Lutte contre le blanchiment et le financement du terrorisme : Des experts évaluent le dispositif mis en place par le Burkina

La Cellule Nationale de Traitement des Informations Financières (CENTIF), en collaboration avec le Groupe intergouvernemental d’action contre le blanchiment d’argent en Afrique de l’Ouest (GIABA) organise, ce lundi 23 juillet 2018 à Ouagadougou, un atelier d’évaluation du dispositif national Burkinabè de lutte contre le blanchiment de capitaux et le financement du terrorisme. Cette rencontre a pour objectif d’apprécier les performances du pays en matière de lutte contre ces fléaux. La cérémonie de lancement des travaux a été présidée par Mme Pauline ZOURE, Secrétaire d’Etat chargée de l’aménagement du territoire, représentant le ministre de l’économie, des finances et du développement.
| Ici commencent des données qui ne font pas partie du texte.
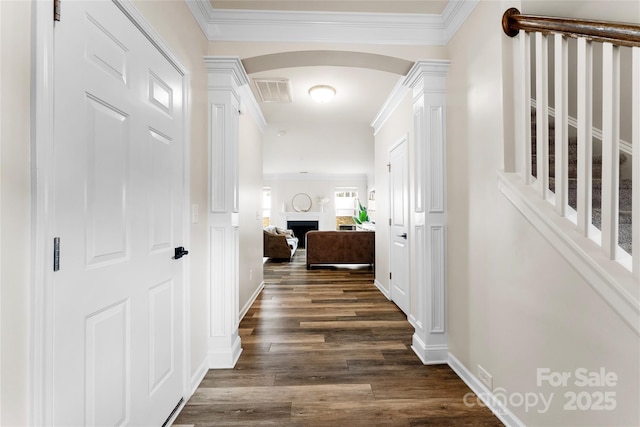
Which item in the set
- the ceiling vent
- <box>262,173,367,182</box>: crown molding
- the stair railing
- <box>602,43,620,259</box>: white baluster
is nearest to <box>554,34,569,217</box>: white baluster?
the stair railing

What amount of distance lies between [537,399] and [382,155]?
3214mm

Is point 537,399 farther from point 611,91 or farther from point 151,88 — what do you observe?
point 151,88

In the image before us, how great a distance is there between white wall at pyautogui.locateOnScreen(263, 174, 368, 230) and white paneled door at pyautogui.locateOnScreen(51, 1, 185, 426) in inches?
337

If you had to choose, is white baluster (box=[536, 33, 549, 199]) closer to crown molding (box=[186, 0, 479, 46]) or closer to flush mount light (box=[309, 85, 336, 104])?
crown molding (box=[186, 0, 479, 46])

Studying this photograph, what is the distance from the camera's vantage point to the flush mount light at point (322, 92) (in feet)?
10.6

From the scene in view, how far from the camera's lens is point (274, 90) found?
130 inches

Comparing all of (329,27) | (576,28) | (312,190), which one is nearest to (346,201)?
(312,190)

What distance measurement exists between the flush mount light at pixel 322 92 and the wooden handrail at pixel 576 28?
1.99m

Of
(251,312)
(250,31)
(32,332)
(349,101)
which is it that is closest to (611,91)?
(32,332)

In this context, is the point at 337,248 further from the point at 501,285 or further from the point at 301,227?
the point at 301,227

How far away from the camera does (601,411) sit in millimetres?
1086

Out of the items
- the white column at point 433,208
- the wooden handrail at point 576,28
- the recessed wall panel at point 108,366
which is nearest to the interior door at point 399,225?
the white column at point 433,208

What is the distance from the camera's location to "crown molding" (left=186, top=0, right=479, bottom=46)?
2131 millimetres

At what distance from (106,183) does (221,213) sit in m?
1.04
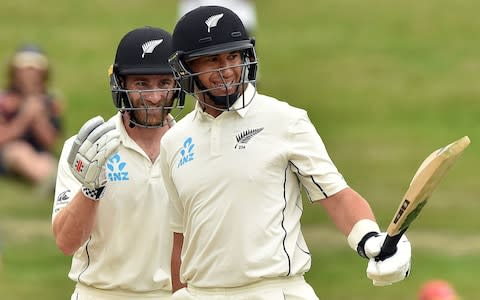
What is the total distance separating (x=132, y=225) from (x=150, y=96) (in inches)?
25.0

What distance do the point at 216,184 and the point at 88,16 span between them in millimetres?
15992

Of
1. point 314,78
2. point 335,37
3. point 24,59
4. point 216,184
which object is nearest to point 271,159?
point 216,184

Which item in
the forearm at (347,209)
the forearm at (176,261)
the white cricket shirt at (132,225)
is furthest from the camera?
the white cricket shirt at (132,225)

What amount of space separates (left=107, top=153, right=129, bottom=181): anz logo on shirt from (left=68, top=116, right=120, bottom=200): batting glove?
414 millimetres

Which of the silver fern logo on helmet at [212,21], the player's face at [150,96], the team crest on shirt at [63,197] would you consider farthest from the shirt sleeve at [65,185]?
the silver fern logo on helmet at [212,21]

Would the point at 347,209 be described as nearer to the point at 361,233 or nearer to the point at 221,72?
the point at 361,233

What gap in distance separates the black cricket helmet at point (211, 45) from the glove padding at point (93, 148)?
1.43 feet

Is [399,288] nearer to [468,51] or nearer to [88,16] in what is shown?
[468,51]

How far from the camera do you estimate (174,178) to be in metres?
6.81

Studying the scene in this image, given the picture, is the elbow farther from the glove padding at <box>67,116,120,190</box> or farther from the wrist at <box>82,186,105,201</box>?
the glove padding at <box>67,116,120,190</box>

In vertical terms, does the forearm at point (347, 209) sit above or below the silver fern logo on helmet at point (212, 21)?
below

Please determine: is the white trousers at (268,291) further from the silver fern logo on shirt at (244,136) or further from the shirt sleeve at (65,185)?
the shirt sleeve at (65,185)

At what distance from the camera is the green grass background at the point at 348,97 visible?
14.2m

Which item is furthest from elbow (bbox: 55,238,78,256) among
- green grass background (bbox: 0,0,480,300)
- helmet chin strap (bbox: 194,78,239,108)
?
green grass background (bbox: 0,0,480,300)
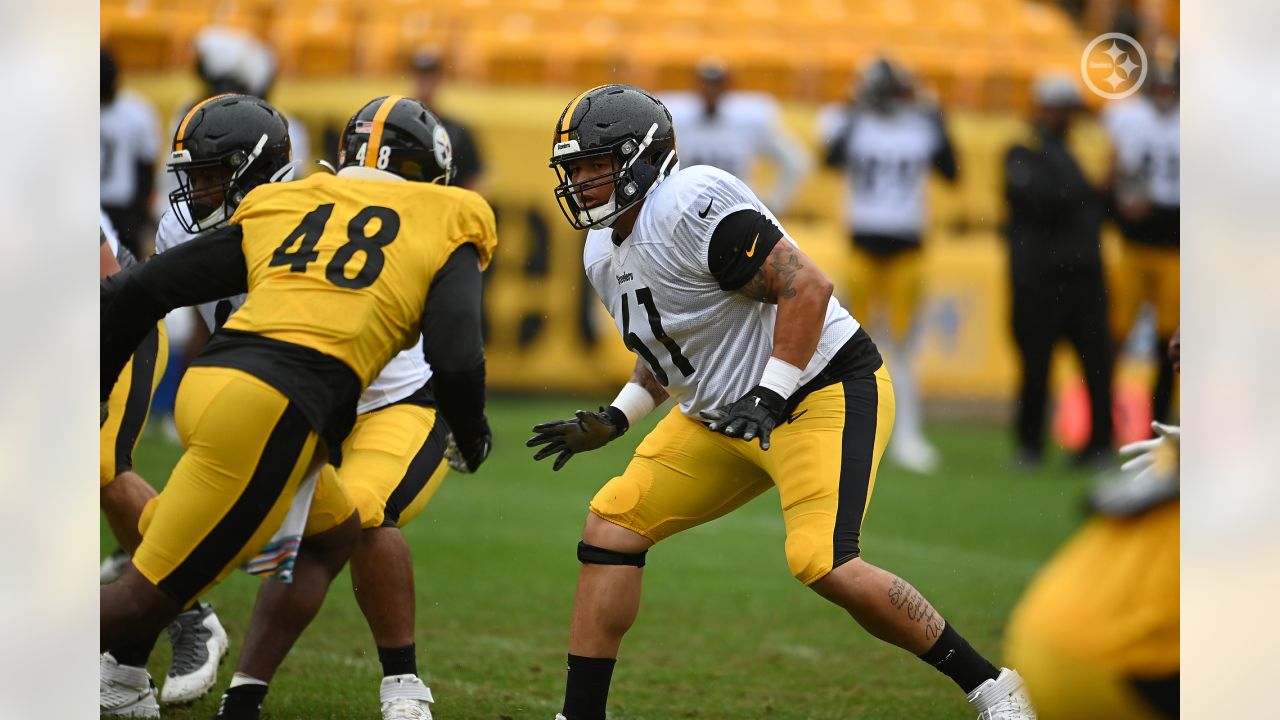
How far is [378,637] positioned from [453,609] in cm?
110

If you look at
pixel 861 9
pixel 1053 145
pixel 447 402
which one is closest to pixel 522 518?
pixel 447 402

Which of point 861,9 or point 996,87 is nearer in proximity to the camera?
point 996,87

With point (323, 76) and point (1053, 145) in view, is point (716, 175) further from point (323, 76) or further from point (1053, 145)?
point (323, 76)

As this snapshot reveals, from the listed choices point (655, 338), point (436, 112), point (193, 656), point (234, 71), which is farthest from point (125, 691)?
point (234, 71)

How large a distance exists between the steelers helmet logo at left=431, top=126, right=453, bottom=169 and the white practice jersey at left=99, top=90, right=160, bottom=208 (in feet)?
12.3

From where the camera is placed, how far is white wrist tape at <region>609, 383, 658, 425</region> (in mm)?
3117

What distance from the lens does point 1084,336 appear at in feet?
22.6

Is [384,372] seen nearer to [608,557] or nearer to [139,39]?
[608,557]

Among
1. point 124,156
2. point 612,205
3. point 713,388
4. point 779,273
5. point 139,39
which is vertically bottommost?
point 713,388

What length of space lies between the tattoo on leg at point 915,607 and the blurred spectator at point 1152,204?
444cm

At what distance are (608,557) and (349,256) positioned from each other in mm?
734

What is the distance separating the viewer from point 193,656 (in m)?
3.43

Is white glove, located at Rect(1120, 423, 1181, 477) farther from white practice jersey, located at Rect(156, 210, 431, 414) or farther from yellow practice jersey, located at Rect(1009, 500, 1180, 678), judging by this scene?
white practice jersey, located at Rect(156, 210, 431, 414)

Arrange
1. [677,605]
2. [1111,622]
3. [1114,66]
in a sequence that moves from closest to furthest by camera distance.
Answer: [1111,622], [677,605], [1114,66]
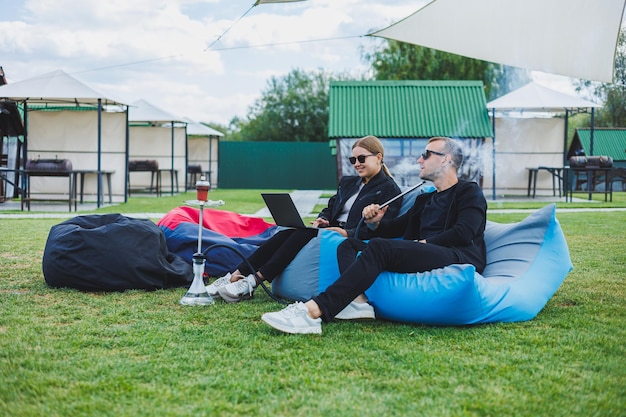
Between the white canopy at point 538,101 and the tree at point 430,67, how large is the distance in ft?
31.3

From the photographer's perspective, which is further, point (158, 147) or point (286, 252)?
point (158, 147)

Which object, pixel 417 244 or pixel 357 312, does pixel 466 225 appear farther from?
pixel 357 312

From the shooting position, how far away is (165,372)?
10.2 feet

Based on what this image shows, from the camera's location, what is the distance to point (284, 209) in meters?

Faire l’état des lieux du dispositif du Burkina en matière de lutte contre le blanchiment de capitaux et le financement du terrorisme en vue d’évaluer son efficacité au niveau du cadre juridique et institutionnel. Tel est l’objectif de cet atelier débuté ce 23 Juillet 2018 à Ouagadougou et qui se déroulera deux semaines durant.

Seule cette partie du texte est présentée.